Prefeitura quer restaurar estátua com placas explicando quem foi Borba Gato
Leonardo Martins
Do UOL, em São Paulo
19/08/2021 04h00
Não é de hoje que a estátua de Borba Gato na zona sul de São Paulo causa polêmica e é alvo de protestos pela sua remoção. O monumento, que traz o bandeirante em pé com uma espingarda nas mãos, já tomou banho de tinta e, recentemente, queimou em chamas ateadas por manifestantes.
O último episódio de ataque à escultura, no mês passado, reacendeu o debate sobre símbolos que exaltam pessoas ligadas à escravidão, à colônia e a outros temas sensíveis para o país e reativou o alerta na Prefeitura de São Paulo de que alguma ação deveria ser tomada para "ressignificar" a obra do escultor brasileiro Julio Guerra e acalmar os ânimos de quem se opõe à existência do monumento.
Por ora, a diretora do Departamento de Patrimônio Histórico, alocado na secretaria de Cultura da cidade de São Paulo, Maria Emília Nascimento, afirma que a pasta não cogita pedir a remoção da estátua, inaugurada em 1963, mas, sim, realizar "intervenções artísticas".
A direção do núcleo diz que quer distribuir placas ao redor do monumento com informações históricas sobre Manuel Borba Gato e dos Bandeirantes. Outros 40 monumentos considerados "sensíveis" — que trazem figuras históricas controversas — também deverão receber placas semelhantes.
A comissão de esculturas vai propor uma análise de ressignificação das obras, para fazermos placas contando a história das estátuas e trazendo as complexidades dos personagens e do período que viveram. No caso do Borba Gato, os Bandeirantes foram importantes, mas mataram e escravizaram índios. A ideia é fazer as placas com fatos históricos, é uma intervenção artística no monumento"
Maria Emília Nascimento, diretora do Departamento de Patrimônio Histórico de São Paulo
Passado o episódio do incêndio à estátua, Nascimento explica que a missão do poder público foi reestruturar a obra, que é um bem público.
"A visão do poder público é que, naquele momento, deveríamos entender o dano que foi feito.

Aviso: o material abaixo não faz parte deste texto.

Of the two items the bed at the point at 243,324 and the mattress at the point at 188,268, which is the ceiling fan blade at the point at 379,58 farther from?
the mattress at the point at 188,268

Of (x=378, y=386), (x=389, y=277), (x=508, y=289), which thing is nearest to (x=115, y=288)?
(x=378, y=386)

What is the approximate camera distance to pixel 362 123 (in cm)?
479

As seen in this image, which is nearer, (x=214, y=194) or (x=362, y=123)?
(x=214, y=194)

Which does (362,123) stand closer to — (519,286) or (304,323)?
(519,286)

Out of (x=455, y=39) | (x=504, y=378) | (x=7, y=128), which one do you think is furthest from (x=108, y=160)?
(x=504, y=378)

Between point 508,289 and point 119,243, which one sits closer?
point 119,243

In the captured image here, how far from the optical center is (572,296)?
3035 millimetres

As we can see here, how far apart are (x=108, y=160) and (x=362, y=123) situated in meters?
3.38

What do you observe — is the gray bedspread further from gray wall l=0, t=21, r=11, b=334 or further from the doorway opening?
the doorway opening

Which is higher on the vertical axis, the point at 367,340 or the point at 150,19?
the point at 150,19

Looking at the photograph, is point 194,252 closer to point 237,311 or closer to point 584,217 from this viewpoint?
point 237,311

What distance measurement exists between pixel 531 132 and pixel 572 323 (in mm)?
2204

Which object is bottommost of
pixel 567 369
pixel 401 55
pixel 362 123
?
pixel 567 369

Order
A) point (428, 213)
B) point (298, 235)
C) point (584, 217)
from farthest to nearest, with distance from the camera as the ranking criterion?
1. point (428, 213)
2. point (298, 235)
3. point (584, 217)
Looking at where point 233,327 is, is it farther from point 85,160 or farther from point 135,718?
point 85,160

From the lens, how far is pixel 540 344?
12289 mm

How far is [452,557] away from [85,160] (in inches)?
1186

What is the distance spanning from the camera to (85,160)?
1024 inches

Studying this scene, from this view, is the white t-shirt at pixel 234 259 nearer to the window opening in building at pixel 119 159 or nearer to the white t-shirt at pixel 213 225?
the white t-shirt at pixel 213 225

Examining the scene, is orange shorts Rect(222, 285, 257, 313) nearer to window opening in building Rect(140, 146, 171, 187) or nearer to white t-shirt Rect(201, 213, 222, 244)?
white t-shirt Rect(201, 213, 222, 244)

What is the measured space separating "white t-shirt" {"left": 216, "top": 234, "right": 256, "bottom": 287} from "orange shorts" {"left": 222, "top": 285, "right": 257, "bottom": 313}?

É um bem público e devemos resguardá-lo. Mas as intervenções já eram estudadas antes do incêndio, desde o ano passado. Nós sabíamos que era momento de fazer uma atuação educativa na obra", disse a historiadora, em entrevista ao UOL.
A estátua de Borba Gato é motivo de protestos, principalmente, por razões históricas. Ele era um bandeirante, grupo de homens — batizados de "sertanistas" — que desbravaram o interior da América do Sul no século 16 em busca de ouro e outras riquezas minerais.

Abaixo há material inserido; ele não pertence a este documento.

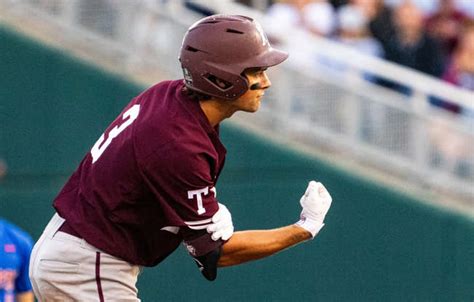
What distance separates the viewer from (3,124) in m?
7.33

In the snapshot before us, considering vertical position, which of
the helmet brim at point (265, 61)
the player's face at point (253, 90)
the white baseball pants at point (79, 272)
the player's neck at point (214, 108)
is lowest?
the white baseball pants at point (79, 272)

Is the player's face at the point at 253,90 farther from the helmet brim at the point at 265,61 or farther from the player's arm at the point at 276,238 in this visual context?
the player's arm at the point at 276,238

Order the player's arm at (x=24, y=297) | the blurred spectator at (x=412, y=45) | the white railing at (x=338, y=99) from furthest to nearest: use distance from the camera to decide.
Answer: the blurred spectator at (x=412, y=45) < the white railing at (x=338, y=99) < the player's arm at (x=24, y=297)

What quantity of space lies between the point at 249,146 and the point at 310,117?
1.72 ft

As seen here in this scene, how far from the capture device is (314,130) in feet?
26.2

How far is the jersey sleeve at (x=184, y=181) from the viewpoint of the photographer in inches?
176

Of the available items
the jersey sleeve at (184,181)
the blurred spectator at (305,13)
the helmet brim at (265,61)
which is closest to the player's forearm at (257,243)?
the jersey sleeve at (184,181)

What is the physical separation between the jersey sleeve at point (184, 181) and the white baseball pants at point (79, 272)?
0.33 metres

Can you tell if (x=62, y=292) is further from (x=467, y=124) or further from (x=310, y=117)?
(x=467, y=124)

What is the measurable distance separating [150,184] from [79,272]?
1.58 ft

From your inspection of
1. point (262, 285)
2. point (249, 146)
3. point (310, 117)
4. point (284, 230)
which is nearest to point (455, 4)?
point (310, 117)

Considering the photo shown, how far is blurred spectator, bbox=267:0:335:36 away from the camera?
7.95 m

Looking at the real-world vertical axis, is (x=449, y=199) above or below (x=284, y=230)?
below

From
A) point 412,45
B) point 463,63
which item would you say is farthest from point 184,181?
point 463,63
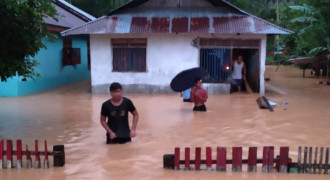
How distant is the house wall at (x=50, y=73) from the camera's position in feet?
46.3

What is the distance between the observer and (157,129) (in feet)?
28.6

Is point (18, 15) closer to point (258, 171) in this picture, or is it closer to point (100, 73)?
point (258, 171)

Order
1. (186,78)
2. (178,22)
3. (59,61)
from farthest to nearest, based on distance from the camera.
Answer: (59,61) → (178,22) → (186,78)

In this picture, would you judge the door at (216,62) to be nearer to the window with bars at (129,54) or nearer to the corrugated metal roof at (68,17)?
the window with bars at (129,54)

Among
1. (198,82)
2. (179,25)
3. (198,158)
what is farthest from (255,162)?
(179,25)

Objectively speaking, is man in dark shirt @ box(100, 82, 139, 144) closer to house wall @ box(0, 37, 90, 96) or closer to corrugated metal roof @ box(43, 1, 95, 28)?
house wall @ box(0, 37, 90, 96)

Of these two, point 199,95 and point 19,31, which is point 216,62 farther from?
point 19,31

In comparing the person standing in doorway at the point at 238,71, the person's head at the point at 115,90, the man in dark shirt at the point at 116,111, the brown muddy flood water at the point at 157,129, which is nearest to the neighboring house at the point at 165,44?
the person standing in doorway at the point at 238,71

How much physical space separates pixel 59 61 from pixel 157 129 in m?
10.5

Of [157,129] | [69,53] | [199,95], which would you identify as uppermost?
[69,53]

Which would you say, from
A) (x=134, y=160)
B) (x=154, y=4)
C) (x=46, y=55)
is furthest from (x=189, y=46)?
(x=134, y=160)

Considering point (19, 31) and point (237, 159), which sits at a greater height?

Mas, para explorar o continente, registros históricos apontam que os bandeirantes escravizaram e mataram centenas de indígenas, além de serem contratados para capturar escravos e destruir quilombos, comunidades onde escravizados negros se reuniam para viver em liberdade após fugirem dos engenhos.
O debate sobre a estátua chegou até a Assembleia Legislativa paulista. Deputados estaduais já protocolaram pedidos de remoção do monumento, mas ainda não há decisão sobre o tema.
No incêndio, segundo Maria Emilia Nascimento, a estátua sofreu danos no revestimento de pedras de algumas partes do corpo do bandeirante, como as pernas, pés e a espingarda, mas não registrou nenhum dano estrutural.
A diretora do departamento afirmou não ter definido um orçamento total dos custos da reformulação da obra. Mas a conta deve ser paga por um empresário, que não teve a identidade revelada, e está conversando com a secretaria de Cultura para custear a reforma da estatua por meio do programa "Adote uma Obra Artística"
"Está em fase de tratativas. Verificando o preço que deverá custar a reforma e os trâmites necessários para fazer a doação pelo programa", disse a diretora.
Borba Gato, inclusive, é um dos temas a serem discutidos na "Semana de Valorização do Patrimônio", que acontece nesta semana, evento organizado pela prefeitura para discutir a "memória e a preservação na cidade".